Turn the lines starting at the one that contains "In the image, does" and ending after the one that contains "3.78 meters" into a Markdown table with the columns Row number and Line text, leaving out blank lines.

Entries ->
======
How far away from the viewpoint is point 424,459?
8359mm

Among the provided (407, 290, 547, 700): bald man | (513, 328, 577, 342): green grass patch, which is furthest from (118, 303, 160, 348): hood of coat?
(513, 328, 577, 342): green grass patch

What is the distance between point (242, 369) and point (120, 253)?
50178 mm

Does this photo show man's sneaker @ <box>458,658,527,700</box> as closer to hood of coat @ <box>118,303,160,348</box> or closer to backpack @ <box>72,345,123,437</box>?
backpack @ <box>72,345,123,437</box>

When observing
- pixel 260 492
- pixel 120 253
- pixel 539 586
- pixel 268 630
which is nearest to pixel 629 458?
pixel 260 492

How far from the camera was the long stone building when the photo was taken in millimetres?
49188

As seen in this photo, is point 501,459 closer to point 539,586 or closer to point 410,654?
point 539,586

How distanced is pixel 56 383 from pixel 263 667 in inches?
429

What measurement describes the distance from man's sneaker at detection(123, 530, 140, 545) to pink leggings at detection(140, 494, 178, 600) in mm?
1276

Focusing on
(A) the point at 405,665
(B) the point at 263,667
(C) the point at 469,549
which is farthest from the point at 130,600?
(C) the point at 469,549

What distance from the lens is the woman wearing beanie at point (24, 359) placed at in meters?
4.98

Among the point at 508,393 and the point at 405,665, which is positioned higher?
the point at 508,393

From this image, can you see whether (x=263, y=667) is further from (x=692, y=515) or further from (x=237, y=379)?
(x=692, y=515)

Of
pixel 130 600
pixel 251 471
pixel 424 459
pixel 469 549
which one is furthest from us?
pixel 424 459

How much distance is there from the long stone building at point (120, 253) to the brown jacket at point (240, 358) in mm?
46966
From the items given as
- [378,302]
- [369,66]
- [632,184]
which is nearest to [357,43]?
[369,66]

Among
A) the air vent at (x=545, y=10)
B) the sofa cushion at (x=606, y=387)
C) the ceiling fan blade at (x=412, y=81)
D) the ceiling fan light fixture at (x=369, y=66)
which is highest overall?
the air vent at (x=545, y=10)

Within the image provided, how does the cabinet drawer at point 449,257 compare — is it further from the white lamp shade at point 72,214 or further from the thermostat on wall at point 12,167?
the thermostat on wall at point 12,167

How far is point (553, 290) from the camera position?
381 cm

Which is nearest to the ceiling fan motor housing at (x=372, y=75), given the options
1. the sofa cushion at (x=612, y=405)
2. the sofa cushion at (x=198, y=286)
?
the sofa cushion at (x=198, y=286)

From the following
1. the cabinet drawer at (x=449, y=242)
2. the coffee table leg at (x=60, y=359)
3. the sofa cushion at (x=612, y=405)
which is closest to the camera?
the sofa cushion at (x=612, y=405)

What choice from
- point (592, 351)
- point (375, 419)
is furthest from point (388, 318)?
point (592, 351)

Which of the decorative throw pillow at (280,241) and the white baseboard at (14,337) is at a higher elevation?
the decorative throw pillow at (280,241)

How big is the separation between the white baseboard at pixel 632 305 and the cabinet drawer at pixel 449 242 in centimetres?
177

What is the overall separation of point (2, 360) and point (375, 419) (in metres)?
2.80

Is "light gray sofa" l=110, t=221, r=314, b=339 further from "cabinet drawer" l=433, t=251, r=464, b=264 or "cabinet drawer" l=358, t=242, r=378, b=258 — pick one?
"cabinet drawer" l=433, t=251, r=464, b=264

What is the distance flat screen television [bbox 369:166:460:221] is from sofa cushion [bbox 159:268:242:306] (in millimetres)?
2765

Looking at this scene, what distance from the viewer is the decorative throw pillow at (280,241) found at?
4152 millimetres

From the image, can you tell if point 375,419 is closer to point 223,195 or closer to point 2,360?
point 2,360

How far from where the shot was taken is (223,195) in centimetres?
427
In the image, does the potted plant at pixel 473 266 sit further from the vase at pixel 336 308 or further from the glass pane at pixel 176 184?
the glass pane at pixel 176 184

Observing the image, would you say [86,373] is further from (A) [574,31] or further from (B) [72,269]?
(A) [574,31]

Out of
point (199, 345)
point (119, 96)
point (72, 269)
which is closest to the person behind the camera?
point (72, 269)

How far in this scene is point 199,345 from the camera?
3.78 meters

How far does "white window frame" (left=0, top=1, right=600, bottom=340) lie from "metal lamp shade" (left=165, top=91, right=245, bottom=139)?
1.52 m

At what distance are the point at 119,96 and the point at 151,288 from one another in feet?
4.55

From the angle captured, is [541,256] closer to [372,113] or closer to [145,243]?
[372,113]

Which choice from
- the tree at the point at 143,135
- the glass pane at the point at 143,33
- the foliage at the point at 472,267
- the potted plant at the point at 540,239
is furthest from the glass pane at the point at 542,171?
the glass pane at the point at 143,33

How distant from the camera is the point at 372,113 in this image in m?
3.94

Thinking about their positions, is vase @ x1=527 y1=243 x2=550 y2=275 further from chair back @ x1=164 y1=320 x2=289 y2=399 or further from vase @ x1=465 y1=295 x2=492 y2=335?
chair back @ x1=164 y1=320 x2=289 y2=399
======
Result for this task ->
| Row number | Line text |
|---|---|
| 1 | In the image, does the potted plant at pixel 473 266 sit further from the vase at pixel 336 308 or further from the glass pane at pixel 176 184? |
| 2 | the glass pane at pixel 176 184 |
| 3 | Observing the image, would you say [86,373] is further from (A) [574,31] or further from (B) [72,269]? |
| 4 | (A) [574,31] |
| 5 | Out of |
| 6 | point (199, 345) |
| 7 | point (119, 96) |
| 8 | point (72, 269) |
| 9 | which is closest to the person behind the camera? |
| 10 | point (72, 269) |
| 11 | How far in this scene is point 199,345 from the camera? |
| 12 | 3.78 meters |